Ms Shamin put this part of Officer Ewen’s attendance note to the Appellant in cross-examination to illustrate that the Applewood Grove Address was the correct address. In response the Appellant said that the Crantock Close Address was his parents’ address and had been for 50 years. Ms Shamin did not pursue the point further and in HMRC’s written representations after the hearing HMRC accepted that the Crantock Close Address was the Appellant’s parents’ address. Therefore, insofar as I need to I find as fact that the Crantock Close Address is the Appellant’s parents’ address.

22.

On 2 August 2018 HMRC’s Debt Enforcement Team wrote to the Appellant at the Crantock Close Address.

23.

On 17 August 2018 Officer Ewen wrote to the Appellant at the Applewood Grove Address. There are numerous letters: a notice of penalty assessment and penalty explanation schedules covering various inaccuracies in the tax years ended 5 April 2012 – 2015 pursuant to Schedule 24 totalling £92,631.54 ie for the Schedule 24 Penalties. The notice of penalty assessment includes an explanation of how to appeal to HMRC.

24.

On 7 December 2018 HMRC’s Debt Enforcement Team wrote to the Appellant at the Crantock Close Address.

25.

On 11 December 2018 HMRC’s Self Assessment Team sent two letters to the Appellant at the Crantock Close Address.

26.

## What you need to do
#1 Reproduce the stretch of the HMRC correspondence passage from "On 2 August" through "letters to the Appellant at the Crantock Close Address.", swapping "Debt Enforcement Team" for "Debt Collection Team".
#2 Answer these questions from the HMRC correspondence passage:
(a) On what date did Officer Ewen write to the Appellant at the Applewood Grove Address?
(b) For how many years, according to the Appellant, had the Crantock Close Address been his parents' address?
(c) How many letters did HMRC's Self Assessment Team send to the Appellant on 11 December 2018?
#3 Extend the HMRC correspondence passage, picking up after its final sentence.
The data that comes after has no connection to the HMRC correspondence passage.

## Information provided
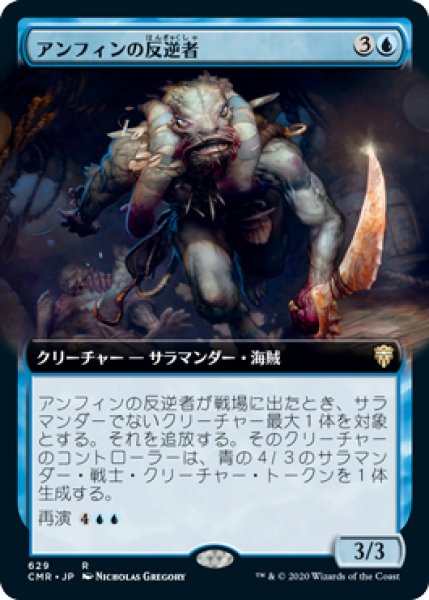 画像1: Foil(CMR)青　アンフィンの反逆者(R)(絵違い) (1)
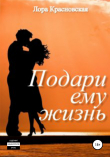 Книга Подари ему жизнь автора Лора Красновская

## Exercise responses
#1
On 2 August 2018 HMRC’s Debt Collection Team wrote to the Appellant at the Crantock Close Address.

23.

On 17 August 2018 Officer Ewen wrote to the Appellant at the Applewood Grove Address. There are numerous letters: a notice of penalty assessment and penalty explanation schedules covering various inaccuracies in the tax years ended 5 April 2012 – 2015 pursuant to Schedule 24 totalling £92,631.54 ie for the Schedule 24 Penalties. The notice of penalty assessment includes an explanation of how to appeal to HMRC.

24.

On 7 December 2018 HMRC’s Debt Collection Team wrote to the Appellant at the Crantock Close Address.

25.

On 11 December 2018 HMRC’s Self Assessment Team sent two letters to the Appellant at the Crantock Close Address.

#2
(a) 17 August 2018
(b) 50 years
(c) Two

#3
On 9 July 2019 Officer Ewen wrote to the Appellant at the Crantock Close Address. There are two letters: a closure notice in relation to the Appellant’s self assessment tax return for the year ended 5 April 2016; and a closure notice in relation to the Appellant’s self assessment tax return for the year ended 5 April 2017.

27.

On 16 October 2023 the Appellant wrote to HMRC’s Self Assessment Team appealing the compliance charges of approximately £92,000 from his account late ‘….. due to failure to submit documentation in time as the letter sent by yourselves was sent to the wrong address, which I have now updated.’.

28.

Between 7 December 2023 and 25 January 2024 the Appellant corresponded with HMRC about various matters including the charges of around £92,000 via email. Subsequent to that correspondence on 12 February 2024 Officer Helen Craig, from Individual and Small Business Compliance, wrote to the Appellant again about various issues. Those issues included the confirmation that given the lapse of time the Schedule 24 Penalties needed to be appealed to the Tribunal directly. Insofar as the Schedule 36 Penalties the only relevant statement is a generic one:

Way forward

In order to have your appeals considered you must appeal online at gov.uk. However, I must advise you that your appeals are considerably late and may not be taken up for consideration.

29.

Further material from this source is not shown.